All of this, and the rest of the TCA so far as it affects financial services, is subject to a prudential carve out: each side may take any measure deemed necessary for consumer and investor protection or the integrity of its financial system.
The TCA does not contain similar provisions found in the EU-Japan free-trade agreement in respect of regulatory co-operation, this will be dealt with in the financial services MoU as set out in the parallel declaration. The relegation of these arrangements to an MoU (in contrast to EU-Japan) is in line with the way the EU has jealously guarded its financial services regulatory autonomy vis-a vis the UK throughout the negotiations.
General services and investment provisions
Rights of commercial establishment of a subsidiary are confirmed with respect to legal form, rights to foreign ownership, equal treatment with domestic and other foreign firms and the prohibition of nationality tests for management. Where cross-border trade in financial services is permitted, there are general national treatment provisions and assurances that cross-border supply will not be made conditional on commercial establishment.
However, there are several reservations to the general rules in respect of financial services including that the UK and EU have:
- exempted financial services from the general most favoured nation (MFN) provision: any preferential financial services terms granted in the future to another jurisdiction need not be extended to the other party;
- reserved the right to impose a specific legal form on a financial services subsidiary on an MFN basis; and
- carved out a right to adopt any measure limiting cross-border trade in financial services unless there are pre-existing WTO commitments to cross-border access.
The overall effect is that the TCA only confirms existing general rights rather than confirming any new rights.
Part Six of the TCA establishes a classic international law dispute settlement system pursuant to which the contracting parties (EU and UK) can bring disputes about the interpretation and application of the TCA. The provisions do not apply to disputes brought by private parties and there is no investor-state dispute settlement mechanism.

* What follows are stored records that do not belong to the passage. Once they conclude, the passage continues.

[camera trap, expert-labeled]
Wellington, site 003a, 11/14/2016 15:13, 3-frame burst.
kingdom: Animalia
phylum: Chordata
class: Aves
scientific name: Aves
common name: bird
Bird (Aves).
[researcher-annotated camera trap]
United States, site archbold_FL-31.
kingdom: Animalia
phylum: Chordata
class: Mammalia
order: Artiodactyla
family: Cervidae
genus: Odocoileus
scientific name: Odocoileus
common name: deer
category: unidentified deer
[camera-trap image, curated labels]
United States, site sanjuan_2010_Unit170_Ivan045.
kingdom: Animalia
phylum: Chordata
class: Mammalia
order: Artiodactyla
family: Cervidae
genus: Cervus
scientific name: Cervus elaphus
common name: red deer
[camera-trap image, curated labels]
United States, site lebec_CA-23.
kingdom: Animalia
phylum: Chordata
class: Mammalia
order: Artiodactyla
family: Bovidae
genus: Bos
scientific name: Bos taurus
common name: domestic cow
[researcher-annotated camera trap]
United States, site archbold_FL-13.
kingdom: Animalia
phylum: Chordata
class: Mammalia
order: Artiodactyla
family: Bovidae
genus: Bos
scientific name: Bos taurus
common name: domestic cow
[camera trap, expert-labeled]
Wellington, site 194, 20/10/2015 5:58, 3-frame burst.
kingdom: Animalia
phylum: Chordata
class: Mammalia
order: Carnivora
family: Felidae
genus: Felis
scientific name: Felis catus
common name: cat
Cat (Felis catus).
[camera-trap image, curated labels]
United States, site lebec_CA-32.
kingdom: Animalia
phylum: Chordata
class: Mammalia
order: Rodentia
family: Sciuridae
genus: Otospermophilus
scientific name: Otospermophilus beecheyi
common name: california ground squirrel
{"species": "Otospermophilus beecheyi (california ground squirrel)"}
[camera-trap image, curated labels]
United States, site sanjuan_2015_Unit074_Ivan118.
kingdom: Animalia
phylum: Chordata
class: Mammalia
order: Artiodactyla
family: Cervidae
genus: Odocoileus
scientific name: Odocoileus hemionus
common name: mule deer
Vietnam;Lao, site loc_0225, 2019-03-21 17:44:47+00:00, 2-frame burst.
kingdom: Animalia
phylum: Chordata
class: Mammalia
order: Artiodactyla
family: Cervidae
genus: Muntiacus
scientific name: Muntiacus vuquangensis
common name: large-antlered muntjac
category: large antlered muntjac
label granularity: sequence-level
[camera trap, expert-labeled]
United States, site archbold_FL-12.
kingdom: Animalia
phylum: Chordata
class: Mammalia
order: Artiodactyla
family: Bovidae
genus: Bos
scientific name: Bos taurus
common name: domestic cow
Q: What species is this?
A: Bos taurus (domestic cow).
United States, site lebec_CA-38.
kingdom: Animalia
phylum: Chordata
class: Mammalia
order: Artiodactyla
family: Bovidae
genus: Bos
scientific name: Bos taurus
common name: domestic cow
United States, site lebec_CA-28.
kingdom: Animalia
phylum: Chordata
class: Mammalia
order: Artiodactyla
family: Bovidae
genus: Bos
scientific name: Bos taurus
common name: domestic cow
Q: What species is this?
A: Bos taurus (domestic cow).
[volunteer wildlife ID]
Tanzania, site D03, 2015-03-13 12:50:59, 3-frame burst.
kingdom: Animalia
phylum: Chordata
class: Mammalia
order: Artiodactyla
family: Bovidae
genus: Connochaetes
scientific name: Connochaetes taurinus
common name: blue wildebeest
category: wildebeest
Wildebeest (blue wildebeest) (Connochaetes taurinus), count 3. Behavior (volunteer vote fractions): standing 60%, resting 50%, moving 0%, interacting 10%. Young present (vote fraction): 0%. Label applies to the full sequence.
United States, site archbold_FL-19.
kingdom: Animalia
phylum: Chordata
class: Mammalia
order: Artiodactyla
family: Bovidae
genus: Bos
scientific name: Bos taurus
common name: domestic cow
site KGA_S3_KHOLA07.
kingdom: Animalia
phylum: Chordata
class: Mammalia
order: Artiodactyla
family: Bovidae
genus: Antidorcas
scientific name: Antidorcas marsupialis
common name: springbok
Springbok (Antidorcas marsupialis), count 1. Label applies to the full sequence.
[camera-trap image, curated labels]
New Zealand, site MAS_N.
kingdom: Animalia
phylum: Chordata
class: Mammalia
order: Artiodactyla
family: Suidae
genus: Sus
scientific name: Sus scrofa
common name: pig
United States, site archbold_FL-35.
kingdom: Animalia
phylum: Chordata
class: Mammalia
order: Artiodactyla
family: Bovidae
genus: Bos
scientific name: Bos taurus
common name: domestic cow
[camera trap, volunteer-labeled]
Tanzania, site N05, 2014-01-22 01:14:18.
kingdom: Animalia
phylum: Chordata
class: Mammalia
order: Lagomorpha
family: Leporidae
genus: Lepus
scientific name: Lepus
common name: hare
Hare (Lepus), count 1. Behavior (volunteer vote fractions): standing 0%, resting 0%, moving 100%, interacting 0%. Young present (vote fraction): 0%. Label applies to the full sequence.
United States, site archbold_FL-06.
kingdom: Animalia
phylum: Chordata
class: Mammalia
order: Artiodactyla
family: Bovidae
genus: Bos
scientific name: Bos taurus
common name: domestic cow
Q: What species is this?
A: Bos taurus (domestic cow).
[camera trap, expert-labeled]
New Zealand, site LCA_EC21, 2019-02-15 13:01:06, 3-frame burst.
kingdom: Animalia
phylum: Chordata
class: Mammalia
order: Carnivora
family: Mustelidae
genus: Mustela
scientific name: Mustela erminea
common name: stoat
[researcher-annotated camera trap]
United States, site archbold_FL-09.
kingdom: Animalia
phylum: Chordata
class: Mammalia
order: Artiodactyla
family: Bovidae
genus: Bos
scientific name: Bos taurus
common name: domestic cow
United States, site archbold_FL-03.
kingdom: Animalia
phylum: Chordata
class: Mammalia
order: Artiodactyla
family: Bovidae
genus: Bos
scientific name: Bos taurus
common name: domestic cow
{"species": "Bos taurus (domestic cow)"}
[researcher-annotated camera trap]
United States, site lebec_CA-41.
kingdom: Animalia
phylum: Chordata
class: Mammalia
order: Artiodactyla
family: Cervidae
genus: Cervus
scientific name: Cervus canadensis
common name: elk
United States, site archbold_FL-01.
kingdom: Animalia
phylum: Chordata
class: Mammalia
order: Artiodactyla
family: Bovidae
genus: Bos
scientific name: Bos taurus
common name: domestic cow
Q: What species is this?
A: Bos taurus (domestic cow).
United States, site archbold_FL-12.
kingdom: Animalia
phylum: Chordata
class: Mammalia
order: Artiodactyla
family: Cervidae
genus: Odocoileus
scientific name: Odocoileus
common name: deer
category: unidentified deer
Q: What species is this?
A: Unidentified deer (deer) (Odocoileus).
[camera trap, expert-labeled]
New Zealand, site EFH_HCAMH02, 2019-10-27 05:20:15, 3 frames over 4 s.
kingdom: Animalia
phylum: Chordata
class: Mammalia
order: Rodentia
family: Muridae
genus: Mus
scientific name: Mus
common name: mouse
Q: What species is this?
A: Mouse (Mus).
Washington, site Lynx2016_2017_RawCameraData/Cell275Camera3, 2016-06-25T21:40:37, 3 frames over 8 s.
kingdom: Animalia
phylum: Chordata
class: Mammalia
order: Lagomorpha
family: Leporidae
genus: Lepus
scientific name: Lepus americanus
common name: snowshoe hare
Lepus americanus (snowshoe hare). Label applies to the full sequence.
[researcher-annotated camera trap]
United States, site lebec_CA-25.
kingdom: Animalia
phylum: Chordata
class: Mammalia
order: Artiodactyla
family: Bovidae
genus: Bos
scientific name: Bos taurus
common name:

The dispute settlement process is based around a consultation procedure, which can lead to arbitration by a tribunal of three arbitrators if the parties are unable to reach agreement. However, the parties can agree to proceed directly to arbitration and dispense with prior consultation. There is no permanent arbitration court or panel. Instead, the parties will seek to agree on the appointment of an arbitration tribunal or, failing such agreement, they will follow the party appointment procedure provided for in the agreement with selection from pre-designated lists of arbitrator candidates. The agreement provides for a strict timetable for the tribunal to deliver its ruling, which is halved in cases of urgency. If the arbitration tribunal finds that there is a breach of the agreement the party concerned shall take the necessary measures to comply immediately with the ruling in order to bring itself into compliance. The agreement provides for a system of temporary remedies in the event of non-compliance, involving the suspension of obligations under the agreement. The suspension of obligations is not to exceed the level equivalent to the nullification or impairment caused by the violation. Obligations in relation to financial services may not be suspended under this procedure, unless the ruling of the arbitration tribunal concerns the interpretation and application of obligations in respect of financial services.
Other ancillary measures
The TCA contains some helpful ancillary measures that will be useful for the financial services industry:
- a time-limited 'bridging mechanism' to allow personal data to continue to be used cross-border as currently whilst EU adequacy assessments for the UK are considered;
- agreements enabling financial services professionals to travel (subject to current COVID-19 restrictions) and conduct business in the EU on a short-term basis (including secondees); and
- provisions creating a basis for ongoing co-operation on AML and counter-terrorism financial policy.